Scappa dalla mamma e sfiora la grigliata (con patate). Ma è una storia a lieto fine quella del piccolo cinghiale canavesano che, l’altra mattina, è stato salvato a Prascorsano dal vicesindaco Alessandro Boldini e dal consigliere Cristian Regis. Un cinghialotto fortunato, insomma, visto che ha scorrazzato per un bel pezzo tra le case e le vie del centro di Prascorsano, prima di finire sul balcone della Pro loco, giusto a fianco del municipio. E’ lì che vicesindaco e consigliere sono riusciti a prenderlo, non senza difficoltà perchè il piccolo cinghiale deve aver sentito «odore di grigliata».

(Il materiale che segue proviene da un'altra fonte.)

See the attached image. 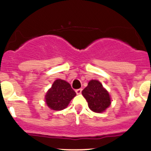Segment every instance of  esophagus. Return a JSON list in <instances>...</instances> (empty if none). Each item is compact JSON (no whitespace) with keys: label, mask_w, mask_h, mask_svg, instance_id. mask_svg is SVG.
<instances>
[{"label":"esophagus","mask_w":151,"mask_h":151,"mask_svg":"<svg viewBox=\"0 0 151 151\" xmlns=\"http://www.w3.org/2000/svg\"><path fill=\"white\" fill-rule=\"evenodd\" d=\"M76 93H77V94H81V93H82V89H81V88H80V89H77V90H76Z\"/></svg>","instance_id":"esophagus-1"}]
</instances>
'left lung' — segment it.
<instances>
[{"label": "left lung", "mask_w": 151, "mask_h": 151, "mask_svg": "<svg viewBox=\"0 0 151 151\" xmlns=\"http://www.w3.org/2000/svg\"><path fill=\"white\" fill-rule=\"evenodd\" d=\"M82 94L88 101L90 109L95 112H104L111 104L109 93L98 80H91Z\"/></svg>", "instance_id": "left-lung-1"}]
</instances>
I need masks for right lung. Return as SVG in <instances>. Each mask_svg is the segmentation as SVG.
Returning a JSON list of instances; mask_svg holds the SVG:
<instances>
[{
    "instance_id": "obj_1",
    "label": "right lung",
    "mask_w": 151,
    "mask_h": 151,
    "mask_svg": "<svg viewBox=\"0 0 151 151\" xmlns=\"http://www.w3.org/2000/svg\"><path fill=\"white\" fill-rule=\"evenodd\" d=\"M75 96V91L71 88L69 83L64 80H56L47 93L45 99L50 109L62 110L68 106Z\"/></svg>"
}]
</instances>
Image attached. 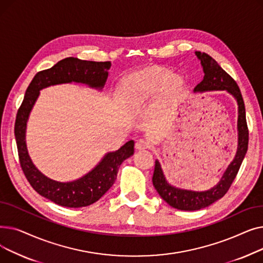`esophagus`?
<instances>
[{"label": "esophagus", "mask_w": 263, "mask_h": 263, "mask_svg": "<svg viewBox=\"0 0 263 263\" xmlns=\"http://www.w3.org/2000/svg\"><path fill=\"white\" fill-rule=\"evenodd\" d=\"M150 147V143L144 139H140L137 140L135 143V148L139 150H143V149H147Z\"/></svg>", "instance_id": "obj_1"}]
</instances>
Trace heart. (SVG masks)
I'll use <instances>...</instances> for the list:
<instances>
[{
	"label": "heart",
	"instance_id": "heart-1",
	"mask_svg": "<svg viewBox=\"0 0 263 263\" xmlns=\"http://www.w3.org/2000/svg\"><path fill=\"white\" fill-rule=\"evenodd\" d=\"M182 84L180 77L172 74L165 69H146L129 77L123 83V88L137 98H143L158 90L162 85L168 92H174Z\"/></svg>",
	"mask_w": 263,
	"mask_h": 263
}]
</instances>
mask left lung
<instances>
[{"instance_id":"left-lung-1","label":"left lung","mask_w":263,"mask_h":263,"mask_svg":"<svg viewBox=\"0 0 263 263\" xmlns=\"http://www.w3.org/2000/svg\"><path fill=\"white\" fill-rule=\"evenodd\" d=\"M197 58L200 60L203 67L204 77L203 80L195 87V91L204 90H224L226 89L231 95L236 97L239 104V146L234 160L228 166L223 178L220 179L219 183L213 189L205 192H193L186 190L176 189L170 185L163 175L161 165L159 161H156L155 172L153 176V182L155 189L158 191L159 195L166 201L173 208L184 210V211H195L205 206L210 205L219 198H222L228 192L231 186L234 178L240 170L242 161L248 147V128L245 116V105L241 93V90L234 81L225 70L220 67L217 62L212 59L210 55L200 53L196 51Z\"/></svg>"}]
</instances>
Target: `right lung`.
<instances>
[{
	"mask_svg": "<svg viewBox=\"0 0 263 263\" xmlns=\"http://www.w3.org/2000/svg\"><path fill=\"white\" fill-rule=\"evenodd\" d=\"M109 67V62L82 61L77 58L64 59L53 67L35 74L17 112L15 136L22 172L38 194L60 205L81 208L99 200L114 184L121 163L134 154V142L129 141L115 153L107 154L99 165L79 180L58 182L41 174L27 155L25 145L27 118L40 89L70 82L85 83L91 87L102 88Z\"/></svg>",
	"mask_w": 263,
	"mask_h": 263,
	"instance_id": "obj_1",
	"label": "right lung"
}]
</instances>
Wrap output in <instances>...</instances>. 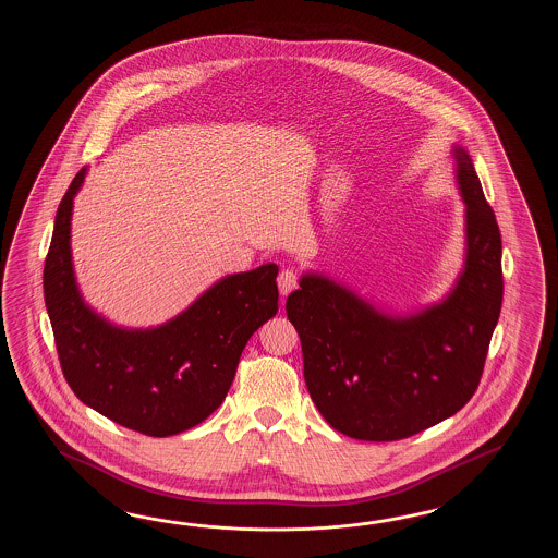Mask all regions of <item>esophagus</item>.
<instances>
[{"mask_svg":"<svg viewBox=\"0 0 558 558\" xmlns=\"http://www.w3.org/2000/svg\"><path fill=\"white\" fill-rule=\"evenodd\" d=\"M277 284H279L281 295H289L293 289H296V284H299V277H296L293 269H281V274L277 277Z\"/></svg>","mask_w":558,"mask_h":558,"instance_id":"obj_1","label":"esophagus"}]
</instances>
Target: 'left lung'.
Returning a JSON list of instances; mask_svg holds the SVG:
<instances>
[{
	"mask_svg": "<svg viewBox=\"0 0 558 558\" xmlns=\"http://www.w3.org/2000/svg\"><path fill=\"white\" fill-rule=\"evenodd\" d=\"M454 157L466 262L442 303L392 319L320 275H305L287 296L308 395L347 437H413L461 411L483 377L502 305V243L471 157L461 147Z\"/></svg>",
	"mask_w": 558,
	"mask_h": 558,
	"instance_id": "obj_1",
	"label": "left lung"
}]
</instances>
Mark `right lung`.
Here are the masks:
<instances>
[{"mask_svg": "<svg viewBox=\"0 0 558 558\" xmlns=\"http://www.w3.org/2000/svg\"><path fill=\"white\" fill-rule=\"evenodd\" d=\"M84 175L61 199L44 267L63 377L82 403L121 427L178 435L223 403L251 335L277 313L279 267L229 275L157 329H118L84 305L73 277L70 219Z\"/></svg>", "mask_w": 558, "mask_h": 558, "instance_id": "1", "label": "right lung"}]
</instances>
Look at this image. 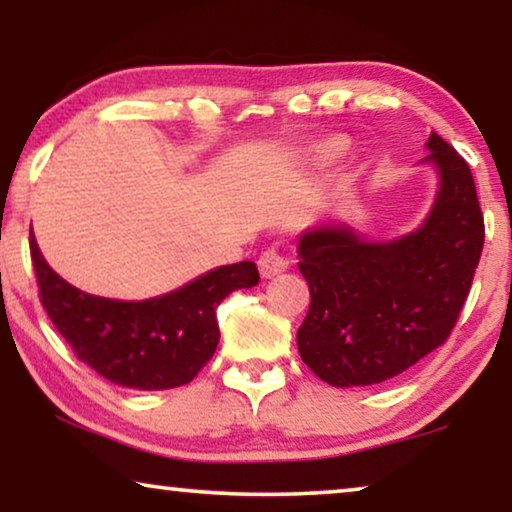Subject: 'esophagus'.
<instances>
[{
    "label": "esophagus",
    "mask_w": 512,
    "mask_h": 512,
    "mask_svg": "<svg viewBox=\"0 0 512 512\" xmlns=\"http://www.w3.org/2000/svg\"><path fill=\"white\" fill-rule=\"evenodd\" d=\"M289 268V258H286L279 249H265L261 258H258V270L265 279L279 275Z\"/></svg>",
    "instance_id": "34e87169"
}]
</instances>
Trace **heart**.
<instances>
[{
  "label": "heart",
  "mask_w": 512,
  "mask_h": 512,
  "mask_svg": "<svg viewBox=\"0 0 512 512\" xmlns=\"http://www.w3.org/2000/svg\"><path fill=\"white\" fill-rule=\"evenodd\" d=\"M319 153H321V158H333L335 156V153H338V144H324V146H321V149H319Z\"/></svg>",
  "instance_id": "b5f03b06"
}]
</instances>
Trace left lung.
<instances>
[{
  "label": "left lung",
  "instance_id": "1",
  "mask_svg": "<svg viewBox=\"0 0 512 512\" xmlns=\"http://www.w3.org/2000/svg\"><path fill=\"white\" fill-rule=\"evenodd\" d=\"M440 191L429 219L394 242H366L326 226L300 237L310 310L298 328L305 366L333 387L380 384L445 345L471 291L485 219L471 167L429 137Z\"/></svg>",
  "mask_w": 512,
  "mask_h": 512
}]
</instances>
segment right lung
Returning a JSON list of instances; mask_svg holds the SVG:
<instances>
[{"instance_id": "add662e5", "label": "right lung", "mask_w": 512, "mask_h": 512, "mask_svg": "<svg viewBox=\"0 0 512 512\" xmlns=\"http://www.w3.org/2000/svg\"><path fill=\"white\" fill-rule=\"evenodd\" d=\"M39 300L76 359L118 387L156 391L188 384L219 345L216 305L258 284L251 261L223 265L181 289L142 303L90 296L44 261L30 235Z\"/></svg>"}]
</instances>
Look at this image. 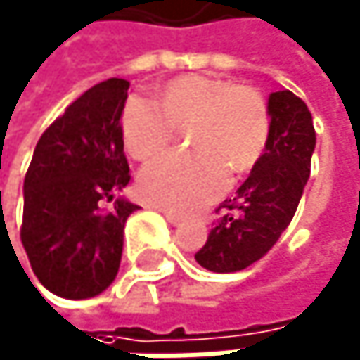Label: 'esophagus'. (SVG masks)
Listing matches in <instances>:
<instances>
[{
	"mask_svg": "<svg viewBox=\"0 0 360 360\" xmlns=\"http://www.w3.org/2000/svg\"><path fill=\"white\" fill-rule=\"evenodd\" d=\"M164 217H166L172 226H181V224L186 221L181 215H176V213H172V211H164Z\"/></svg>",
	"mask_w": 360,
	"mask_h": 360,
	"instance_id": "obj_1",
	"label": "esophagus"
}]
</instances>
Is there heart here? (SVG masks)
<instances>
[{"instance_id":"1","label":"heart","mask_w":360,"mask_h":360,"mask_svg":"<svg viewBox=\"0 0 360 360\" xmlns=\"http://www.w3.org/2000/svg\"><path fill=\"white\" fill-rule=\"evenodd\" d=\"M186 127L194 151L160 158L139 176L145 200L176 213L209 205L226 190L228 170L243 174L260 162L271 112L258 89L202 74L170 81L160 104L132 96L121 110L125 151L139 162L162 155Z\"/></svg>"}]
</instances>
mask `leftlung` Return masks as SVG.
<instances>
[{"label": "left lung", "instance_id": "left-lung-1", "mask_svg": "<svg viewBox=\"0 0 360 360\" xmlns=\"http://www.w3.org/2000/svg\"><path fill=\"white\" fill-rule=\"evenodd\" d=\"M271 134L260 162L224 200L215 228L196 252V262L213 273L243 271L260 260L292 221L309 179L316 130L307 104L292 91L269 96Z\"/></svg>", "mask_w": 360, "mask_h": 360}]
</instances>
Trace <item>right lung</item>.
<instances>
[{
	"label": "right lung",
	"mask_w": 360,
	"mask_h": 360,
	"mask_svg": "<svg viewBox=\"0 0 360 360\" xmlns=\"http://www.w3.org/2000/svg\"><path fill=\"white\" fill-rule=\"evenodd\" d=\"M130 83L87 89L40 136L25 174L20 241L40 284L63 299H89L117 277L123 226L139 207L117 198L130 184L121 110Z\"/></svg>",
	"instance_id": "add662e5"
}]
</instances>
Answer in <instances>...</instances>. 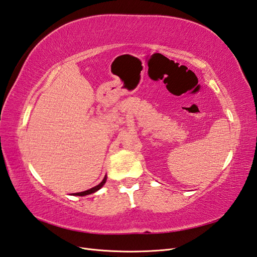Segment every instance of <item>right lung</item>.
<instances>
[{
	"label": "right lung",
	"mask_w": 257,
	"mask_h": 257,
	"mask_svg": "<svg viewBox=\"0 0 257 257\" xmlns=\"http://www.w3.org/2000/svg\"><path fill=\"white\" fill-rule=\"evenodd\" d=\"M106 179H107V177H106V175H105V177H104V179L102 180V182L98 183L97 186H95V187H93V188H91V189H89V190H85V191H83V192H78V193H75L74 195L84 196V195H89V194L94 193V192L98 191V190H100V189L105 185V182H106Z\"/></svg>",
	"instance_id": "obj_1"
}]
</instances>
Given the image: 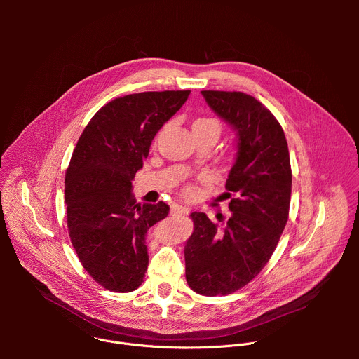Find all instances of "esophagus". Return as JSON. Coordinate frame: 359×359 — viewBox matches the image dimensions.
Instances as JSON below:
<instances>
[{
    "label": "esophagus",
    "mask_w": 359,
    "mask_h": 359,
    "mask_svg": "<svg viewBox=\"0 0 359 359\" xmlns=\"http://www.w3.org/2000/svg\"><path fill=\"white\" fill-rule=\"evenodd\" d=\"M187 213H189V208L182 206V204H179V203L172 204V208H170V215L172 216H184Z\"/></svg>",
    "instance_id": "esophagus-1"
}]
</instances>
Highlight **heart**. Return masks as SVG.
<instances>
[{"label": "heart", "instance_id": "1", "mask_svg": "<svg viewBox=\"0 0 359 359\" xmlns=\"http://www.w3.org/2000/svg\"><path fill=\"white\" fill-rule=\"evenodd\" d=\"M201 121H212V119H198V121H196V122H201ZM184 191H186V194H194L196 189H194V186H187V187L184 189Z\"/></svg>", "mask_w": 359, "mask_h": 359}]
</instances>
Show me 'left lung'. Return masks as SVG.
I'll return each instance as SVG.
<instances>
[{"label": "left lung", "instance_id": "left-lung-1", "mask_svg": "<svg viewBox=\"0 0 359 359\" xmlns=\"http://www.w3.org/2000/svg\"><path fill=\"white\" fill-rule=\"evenodd\" d=\"M201 95L237 137L226 182L231 215L217 226L191 213L194 230L184 245L189 287L215 297L240 290L269 263L288 220L292 175L284 130L262 102L243 92Z\"/></svg>", "mask_w": 359, "mask_h": 359}]
</instances>
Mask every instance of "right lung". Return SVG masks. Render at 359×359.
<instances>
[{
	"instance_id": "1",
	"label": "right lung",
	"mask_w": 359,
	"mask_h": 359,
	"mask_svg": "<svg viewBox=\"0 0 359 359\" xmlns=\"http://www.w3.org/2000/svg\"><path fill=\"white\" fill-rule=\"evenodd\" d=\"M190 90L140 92L102 107L83 129L65 175L68 230L89 276L115 292H130L149 264L146 233L169 206L136 203L132 180L153 137L183 107Z\"/></svg>"
}]
</instances>
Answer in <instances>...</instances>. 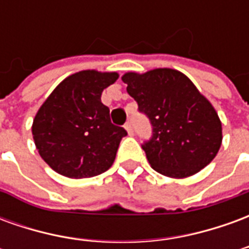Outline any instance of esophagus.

Buon per lui che le intenzioni dei due samaritani non fossero così drastiche. «Abbiamo sentito distintamente dei lamenti provenire dal bosco sottostante il municipio – conferma Boldini – così, dopo averlo catturato, lo abbiamo portato ai confini del bosco e rilasciato. Probabilmente era la mamma che lo stava chiamando. Solo che il piccolo si era perso e non sapeva più come tornare nel bosco».
Il cinghialotto era stanco e spaventato quando i due volontari sono riusciti a prenderlo. Poi, una volta rilasciato ai margini del bosco, se ne sono perse le tracce. Poco dopo sono cessati anche i lamenti da parte del genitore. Segno, probabilmente, che la fuga giovanile del cucciolo si è conclusa nel migliore dei modi. Voto dieci ai due «cacciatori a mani nude» che hanno salvato il cucciolo anche dalle auto di passaggio e dal gesto sconsiderato di qualche altro residente, magari menso "sensibile" alla fuga del cinghialotto dalla mamma.
Quello dei cinghiali, in molte zone del Canavese, è un vero problema. Specie per gli agricoltori. Ma il mini-ungulato salvato l'altra mattina a Prascorsano, come dimostrano le foto, non avrebbe fatto danni da nessuna parte.